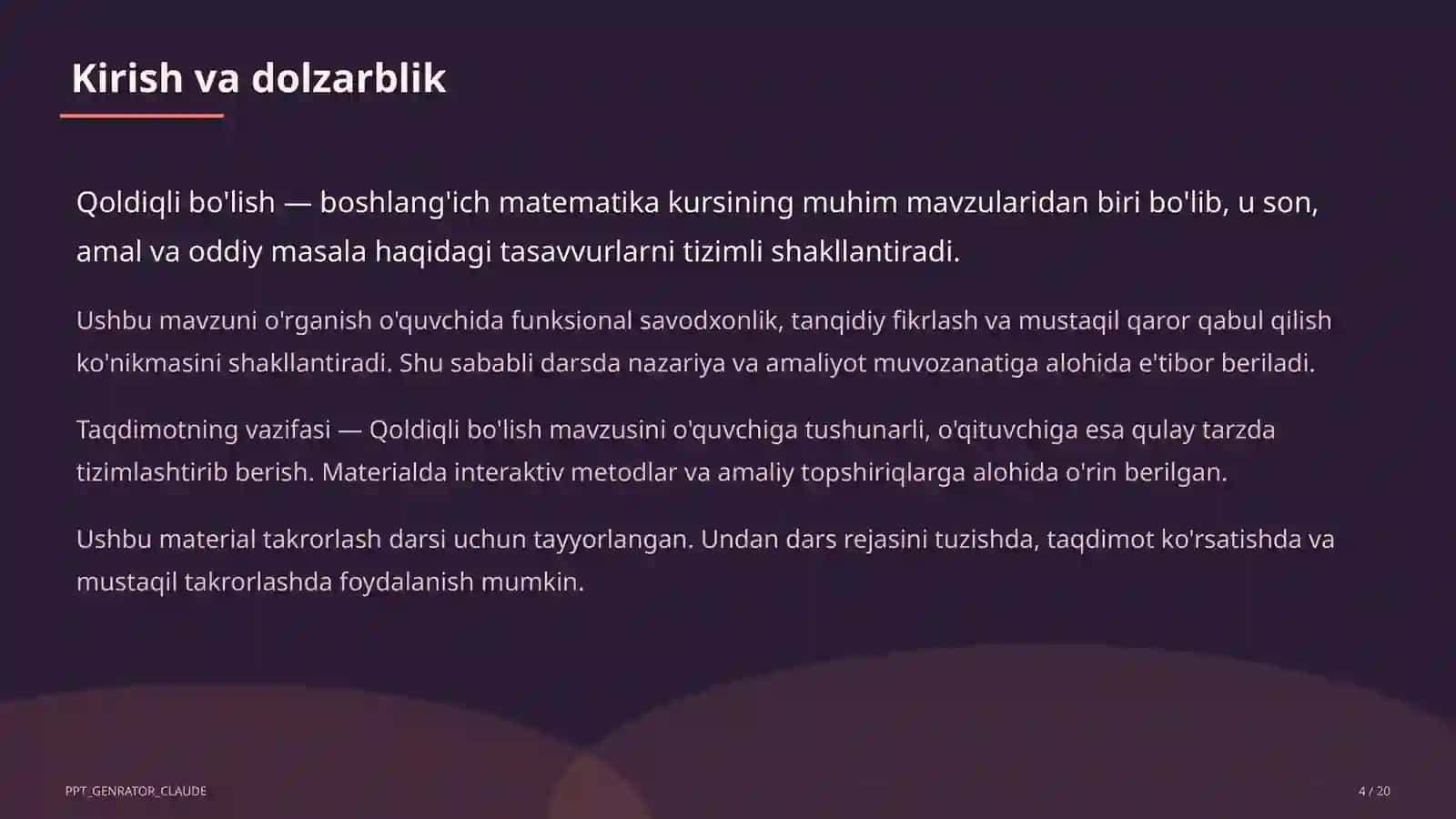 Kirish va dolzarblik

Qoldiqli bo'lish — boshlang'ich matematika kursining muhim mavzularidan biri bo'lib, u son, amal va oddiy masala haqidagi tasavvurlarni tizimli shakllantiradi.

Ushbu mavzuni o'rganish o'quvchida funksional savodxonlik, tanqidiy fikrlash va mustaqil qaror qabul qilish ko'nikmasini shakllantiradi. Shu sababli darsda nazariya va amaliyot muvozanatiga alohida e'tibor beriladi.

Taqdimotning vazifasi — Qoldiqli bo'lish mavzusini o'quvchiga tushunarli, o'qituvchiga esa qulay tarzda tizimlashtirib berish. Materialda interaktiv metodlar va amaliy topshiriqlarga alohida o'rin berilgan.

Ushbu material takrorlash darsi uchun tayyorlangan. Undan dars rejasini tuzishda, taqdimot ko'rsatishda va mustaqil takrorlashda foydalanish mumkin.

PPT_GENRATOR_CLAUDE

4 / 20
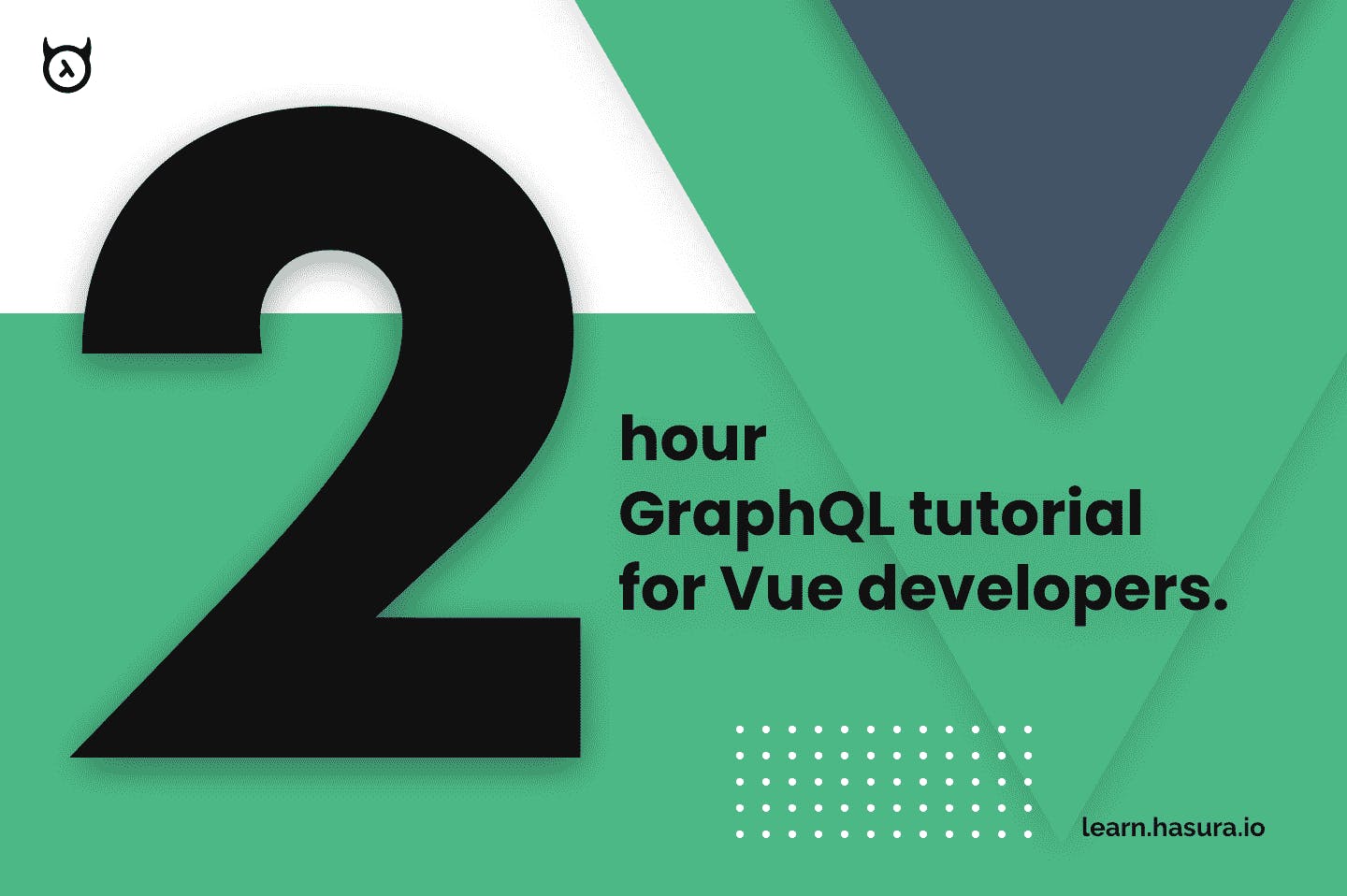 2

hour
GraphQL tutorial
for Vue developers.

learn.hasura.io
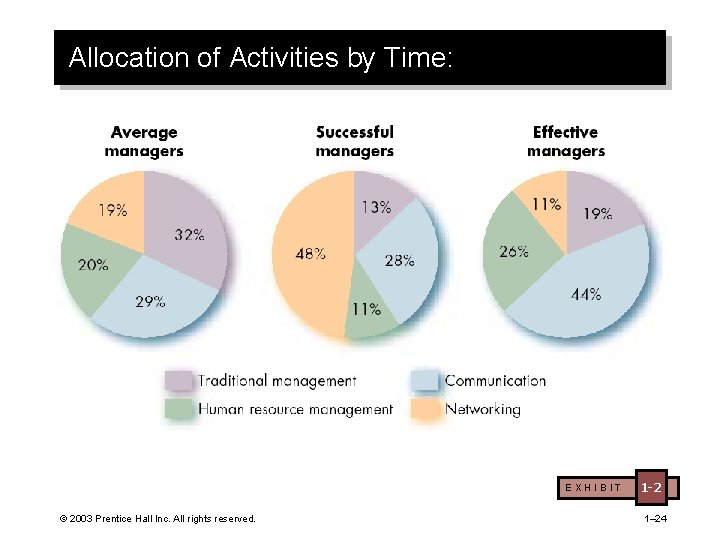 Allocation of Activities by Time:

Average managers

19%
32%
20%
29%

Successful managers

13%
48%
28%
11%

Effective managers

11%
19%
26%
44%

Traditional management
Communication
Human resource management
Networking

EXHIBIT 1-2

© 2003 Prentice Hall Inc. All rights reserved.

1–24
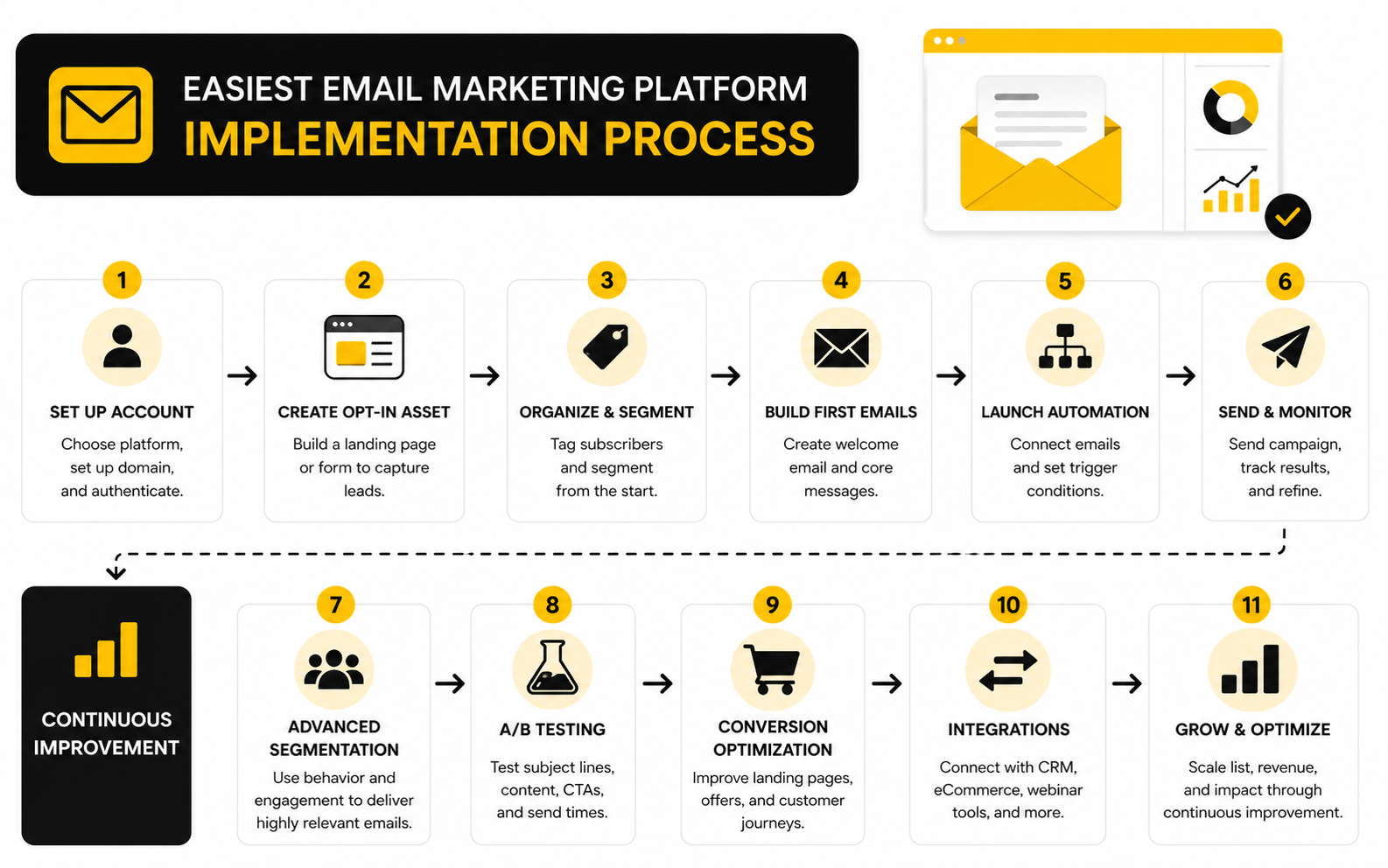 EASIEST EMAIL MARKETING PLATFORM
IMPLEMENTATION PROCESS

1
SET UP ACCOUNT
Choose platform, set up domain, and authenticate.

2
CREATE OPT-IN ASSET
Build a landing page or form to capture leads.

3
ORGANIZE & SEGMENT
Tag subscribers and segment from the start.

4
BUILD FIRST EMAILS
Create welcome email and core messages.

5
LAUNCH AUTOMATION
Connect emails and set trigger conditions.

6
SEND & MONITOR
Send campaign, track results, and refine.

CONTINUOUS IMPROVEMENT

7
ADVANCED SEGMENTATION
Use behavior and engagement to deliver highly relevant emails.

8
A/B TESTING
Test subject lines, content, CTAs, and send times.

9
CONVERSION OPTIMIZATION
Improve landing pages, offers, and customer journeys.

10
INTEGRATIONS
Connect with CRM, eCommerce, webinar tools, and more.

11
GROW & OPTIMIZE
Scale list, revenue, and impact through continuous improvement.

________________________

Your goal - Pictures are to be dropped; every line of the records is to be returned unchanged.

Exercise response -
 Kirish va dolzarblik

Qoldiqli bo'lish — boshlang'ich matematika kursining muhim mavzularidan biri bo'lib, u son, amal va oddiy masala haqidagi tasavvurlarni tizimli shakllantiradi.

Ushbu mavzuni o'rganish o'quvchida funksional savodxonlik, tanqidiy fikrlash va mustaqil qaror qabul qilish ko'nikmasini shakllantiradi. Shu sababli darsda nazariya va amaliyot muvozanatiga alohida e'tibor beriladi.

Taqdimotning vazifasi — Qoldiqli bo'lish mavzusini o'quvchiga tushunarli, o'qituvchiga esa qulay tarzda tizimlashtirib berish. Materialda interaktiv metodlar va amaliy topshiriqlarga alohida o'rin berilgan.

Ushbu material takrorlash darsi uchun tayyorlangan. Undan dars rejasini tuzishda, taqdimot ko'rsatishda va mustaqil takrorlashda foydalanish mumkin.

PPT_GENRATOR_CLAUDE

4 / 20
 2

hour
GraphQL tutorial
for Vue developers.

learn.hasura.io
 Allocation of Activities by Time:

Average managers

19%
32%
20%
29%

Successful managers

13%
48%
28%
11%

Effective managers

11%
19%
26%
44%

Traditional management
Communication
Human resource management
Networking

EXHIBIT 1-2

© 2003 Prentice Hall Inc. All rights reserved.

1–24
 EASIEST EMAIL MARKETING PLATFORM
IMPLEMENTATION PROCESS

1
SET UP ACCOUNT
Choose platform, set up domain, and authenticate.

2
CREATE OPT-IN ASSET
Build a landing page or form to capture leads.

3
ORGANIZE & SEGMENT
Tag subscribers and segment from the start.

4
BUILD FIRST EMAILS
Create welcome email and core messages.

5
LAUNCH AUTOMATION
Connect emails and set trigger conditions.

6
SEND & MONITOR
Send campaign, track results, and refine.

CONTINUOUS IMPROVEMENT

7
ADVANCED SEGMENTATION
Use behavior and engagement to deliver highly relevant emails.

8
A/B TESTING
Test subject lines, content, CTAs, and send times.

9
CONVERSION OPTIMIZATION
Improve landing pages, offers, and customer journeys.

10
INTEGRATIONS
Connect with CRM, eCommerce, webinar tools, and more.

11
GROW & OPTIMIZE
Scale list, revenue, and impact through continuous improvement.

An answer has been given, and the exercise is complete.